You don't need a law degree
But if you are doing one, learn all you can - it will be useful. And if you get your legal knowledge at law school instead, remember that you're not just passing exams, but building up a body of knowledge in one year that others have had three years to acquire - pick up as much as you can! But the knowledge you'll obtain while working as a commercial lawyer covers far more than just the law.
You have to market yourself from day one
As a lawyer at a large law firm you generally don't have your own role, a specific boss or designated duties - you're more like a sole trader touting for business. There are structures in place to help you get experience, but ultimately if you want to succeed, it's key that you're prepared to persuade more senior lawyers (and, later, clients) to give you work.
Much of your time will be spent reading and writing documents
If you can't concentrate on large and dense pieces of writing or if you don't spot mistakes in text, choose another career.
Time is money
Always true, but particularly for law firms who charge their clients per hour of lawyer time, with each lawyer's price determined by their number of years of experience. The fact that experience has real financial significance means that there's a strong sense of hierarchy in most law firms. Billing by the hour also means partners will know exactly how much work you're doing - at a large commercial law firm, you'll be expected to notch up between 1,500 and 2,200 hours of client work per year. Hard graft will be recognised and, with luck, reflected in the size of your bonus, but there's no scope at all for winging it.
Your clients will be intelligent and capable businesspeople
This means that they will be stimulating to work with, and you won't have to explain basic points to them.
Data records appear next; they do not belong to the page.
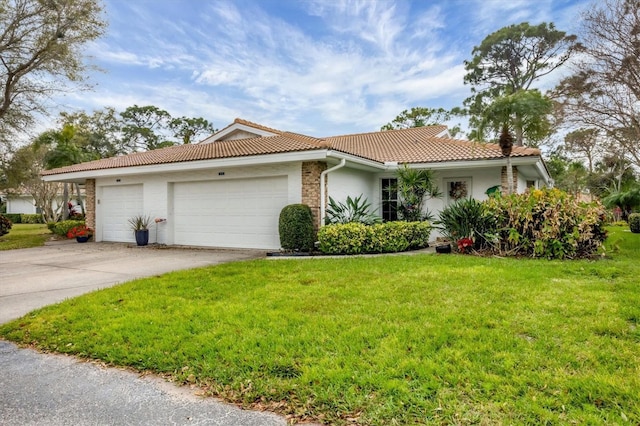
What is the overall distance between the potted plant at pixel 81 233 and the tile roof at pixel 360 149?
95.9 inches

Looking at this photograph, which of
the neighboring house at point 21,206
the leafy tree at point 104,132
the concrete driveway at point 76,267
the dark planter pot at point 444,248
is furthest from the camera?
the neighboring house at point 21,206

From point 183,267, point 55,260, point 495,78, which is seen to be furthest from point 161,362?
point 495,78

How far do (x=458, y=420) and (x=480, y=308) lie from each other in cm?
248

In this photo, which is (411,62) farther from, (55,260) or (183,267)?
(55,260)

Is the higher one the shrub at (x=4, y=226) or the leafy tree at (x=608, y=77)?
the leafy tree at (x=608, y=77)

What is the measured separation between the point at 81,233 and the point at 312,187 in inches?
415

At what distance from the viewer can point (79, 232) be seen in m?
15.1

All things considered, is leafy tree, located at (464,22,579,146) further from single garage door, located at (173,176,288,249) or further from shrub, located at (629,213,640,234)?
single garage door, located at (173,176,288,249)

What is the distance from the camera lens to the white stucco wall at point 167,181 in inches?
440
But because they're paying a lot of money for your help with a complex and high-value challenge, they will be demanding.
You need to be organised
Being a lawyer is not just about being a legal expert - it's also about managing projects. You need to be the kind of person who makes to-do lists - and goes on to tick the items off. And because the other lawyers at your firm will have minds which work in this way, you have to not just be efficient and tidy-minded but constantly demonstrate that you are. Even if your work is good and done on time, your colleagues may doubt your abilities if you don't take notes or have a messy desk.
Only a few make it to the top
Most large commercial law firms take on between five and 100 trainees every year, but only a small minority will eventually become partners. But most lawyers don't leave their firms before partnership because they're not good at the job. Rather, they choose other options open to them like moving to a smaller firm, becoming an in-house lawyer, working elsewhere in the commercial world, setting up their own business, changing career direction completely, or being a full-time parent.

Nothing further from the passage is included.